Remove docker-machine provision on creation failure
What does this MR do?
Remove docker-machine provision on creation failure
Why was this MR needed?
In
#27613 (closed) (comment 522938477)
we see machines failing to create on the cloud provider, but it fails
for rate limit reasons or anything else. This leads to a split-brain issue where we have state of a machine "created" in docker-machine
state but the machine is nonexistent/inaccessible to the cloud provider.

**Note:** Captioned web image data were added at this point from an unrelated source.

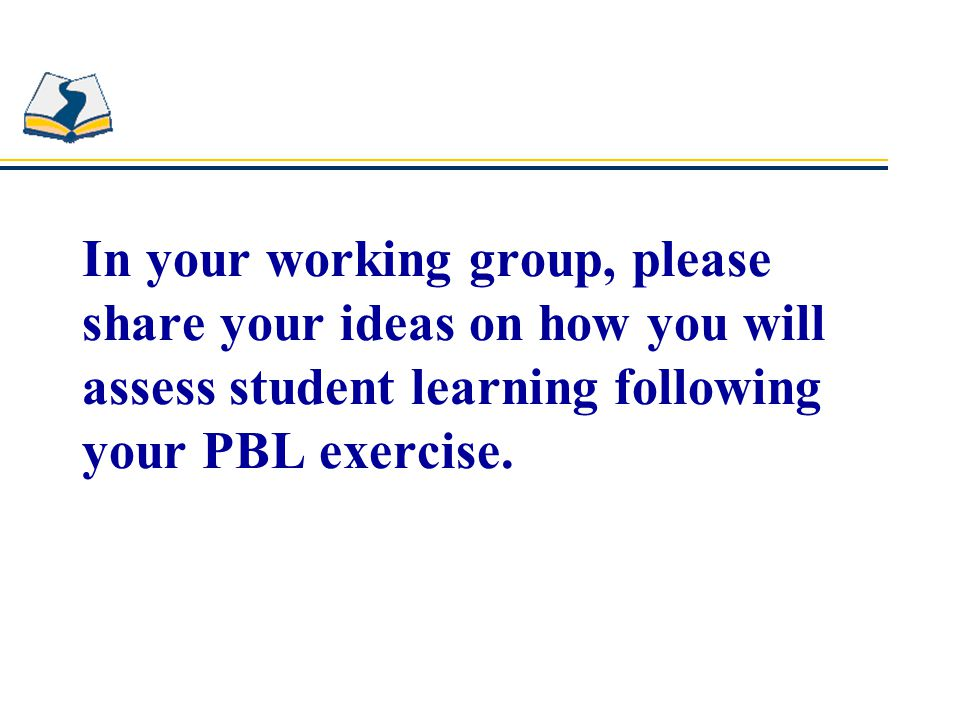 In your working group, please share your ideas on how you will assess student learning following your PBL exercise.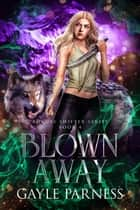 Blown Away: Book 4 Rogues Shifter Series ebook by Gayle Parness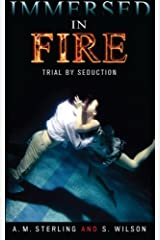 Immersed in Fire: Trial by Seduction Paperback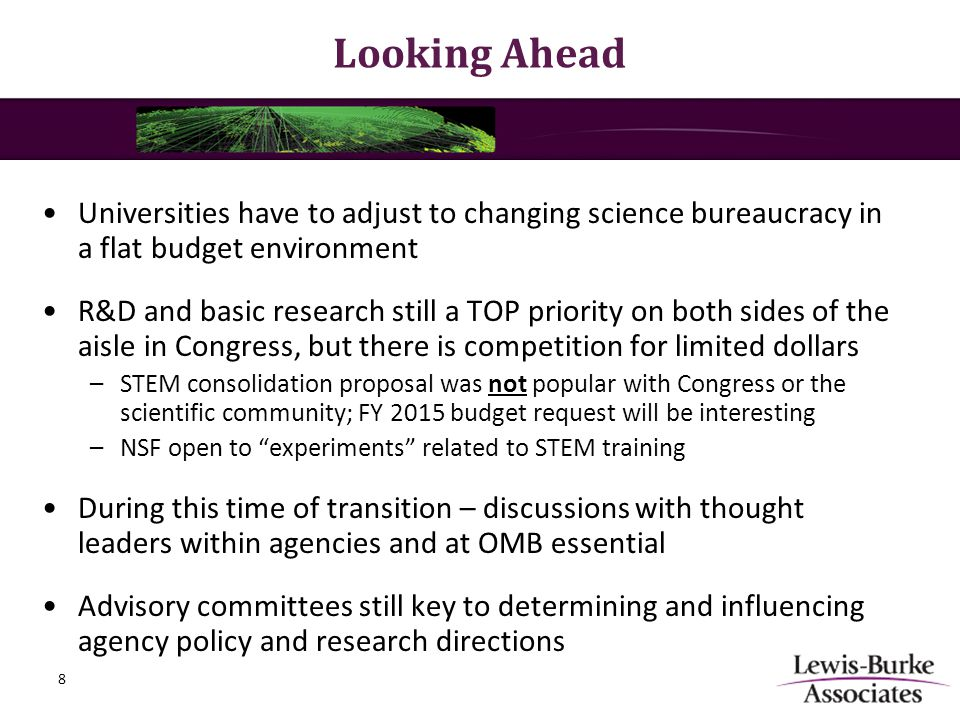 Looking Ahead Universities have to adjust to changing science bureaucracy in a flat budget environment R&D and basic research still a TOP priority on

If the creation fails docker-machine provision
runs on a machine that
doesn't exist which wastes API requests, and time trying to wait for SSH
to be available on a machine. The docker-machine provision
tries to
re-provision an existing machine, but if creation fails that means that
the machine doesn't exist.
Instead of retrying to create/provision the machine with the same details
fail fast, remove the machine and try to create a new one with details.

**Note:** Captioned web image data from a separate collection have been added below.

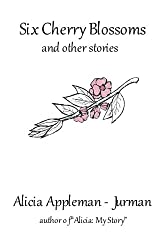 Six Cherry Blossoms: and other stories
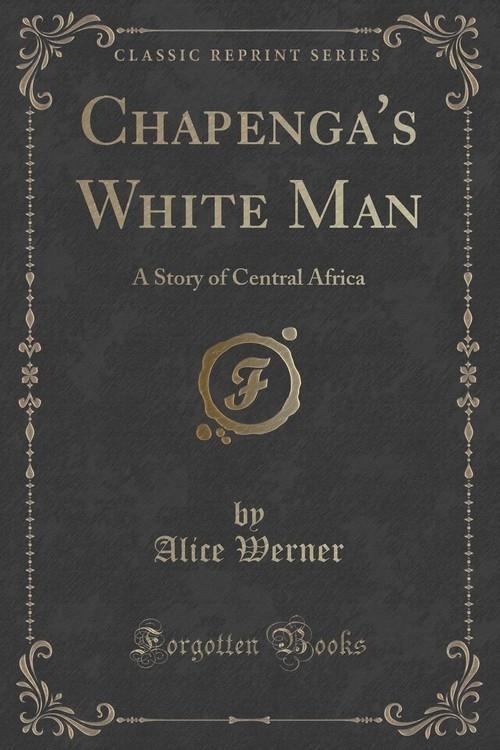 Chapenga's White Man Werner Alice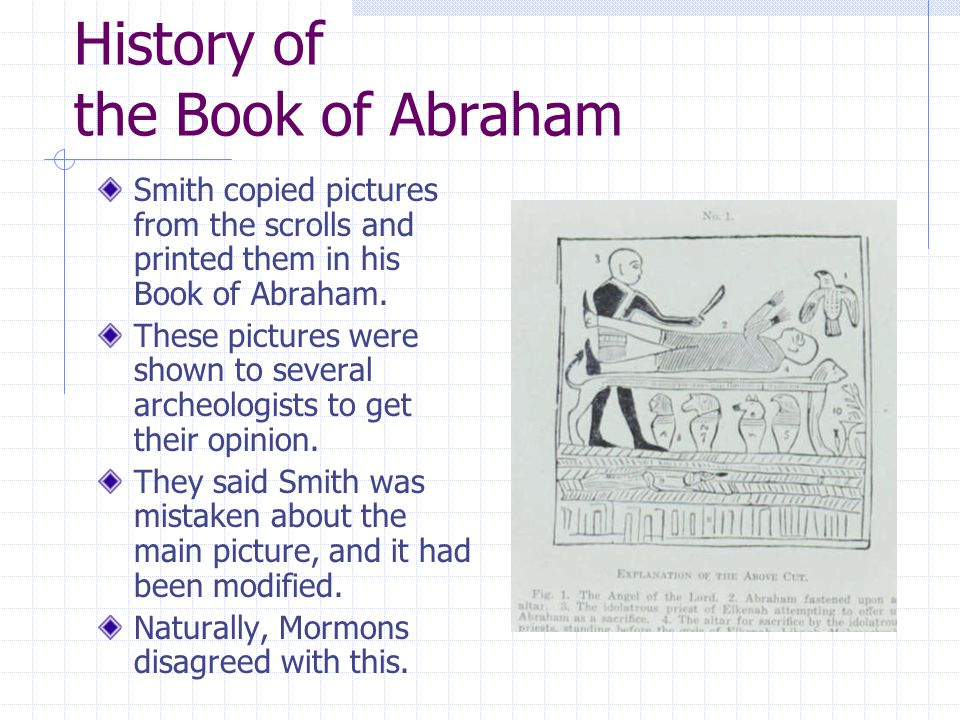 History of the Book of Abraham Smith copied pictures from the scrolls and printed them in his Book of Abraham.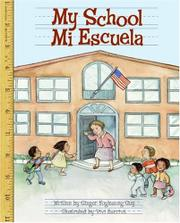 MY SCHOOL/MI ESCUELA by Ginger Foglesong Guy
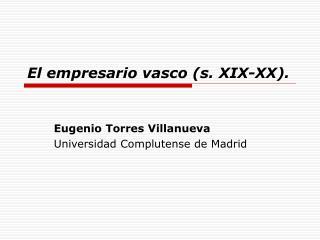 El empresario vasco (s. XIX-XX).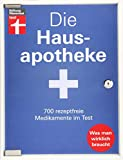 Hausapotheke: 700 rezeptfreie Medikamente für die Selbstversorgung - Erkältung - Fieber &...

This should result in much quicker recovery when we reach the API rate
limits on the cloud provider and also job queues because the machine
would be available sooner rather than waiting for docker-machine provision
to be available.
What's the best way to test this MR?
There is no easy way to force a creation failure mid creation, and it's not always reproducible because it needs to be at the moment where the local state exists and remote state doesn't. Below is an attempt at this.
-
Start
docker+machine
runner configured like below to provision VMs on GCP.config.toml
[[runners]] name = "docker-machine" url = "http://gdk.test:3000/" token = "" executor = "docker+machine" clone_url = "http://192.168.190.160:3000" [runners.docker] tls_verify = false image = "alpine:3.12" privileged = false disable_entrypoint_overwrite = false oom_kill_disable = false disable_cache = false volumes = ["/cache"] shm_size = 0 [runners.machine] IdleCount = 0 MachineDriver = "google" MachineName = "%s-steveazz" MachineOptions = ["google-project=group-verify-df9383", "google-disk-size=50", "google-disk-type=pd-ssd", "google-machine-type=n1-standard-1", "engine-registry-mirror=https://mirror.gcr.io"]
-
Open up the GCP console with the configured project opened.
-
Start a job, and as soon as you see
Waiting for Instance
in the runner logs, delete the machine in GCPChecking for jobs... received job=2202 repo_url=http://gdk.test:3000/root/playground.git runner=RP-KCb2f Running pre-create checks... driver=google name=runner-rp-kcb2f-1615817278-568560df-steveazz operation=create (runner-rp-kcb2f-1615817278-568560df-steveazz) Check that the project exists driver=google name=runner-rp-kcb2f-1615817278-568560df-steveazz operation=create (runner-rp-kcb2f-1615817278-568560df-steveazz) Check if the instance already exists driver=google name=runner-rp-kcb2f-1615817278-568560df-steveazz operation=create Creating machine... driver=google name=runner-rp-kcb2f-1615817278-568560df-steveazz operation=create (runner-rp-kcb2f-1615817278-568560df-steveazz) Generating SSH Key driver=google name=runner-rp-kcb2f-1615817278-568560df-steveazz operation=create (runner-rp-kcb2f-1615817278-568560df-steveazz) Creating host... driver=google name=runner-rp-kcb2f-1615817278-568560df-steveazz operation=create (runner-rp-kcb2f-1615817278-568560df-steveazz) Opening firewall ports driver=google name=runner-rp-kcb2f-1615817278-568560df-steveazz operation=create (runner-rp-kcb2f-1615817278-568560df-steveazz) Creating instance driver=google name=runner-rp-kcb2f-1615817278-568560df-steveazz operation=create (runner-rp-kcb2f-1615817278-568560df-steveazz) Waiting for Instance driver=google name=runner-rp-kcb2f-1615817278-568560df-steveazz operation=create #<-------- Delete when you see this log message
-
You should see the following logs, where it tries to re-provision the machine and waiting for SSH to be available (this is a dead-end because the machine doesn't exist!)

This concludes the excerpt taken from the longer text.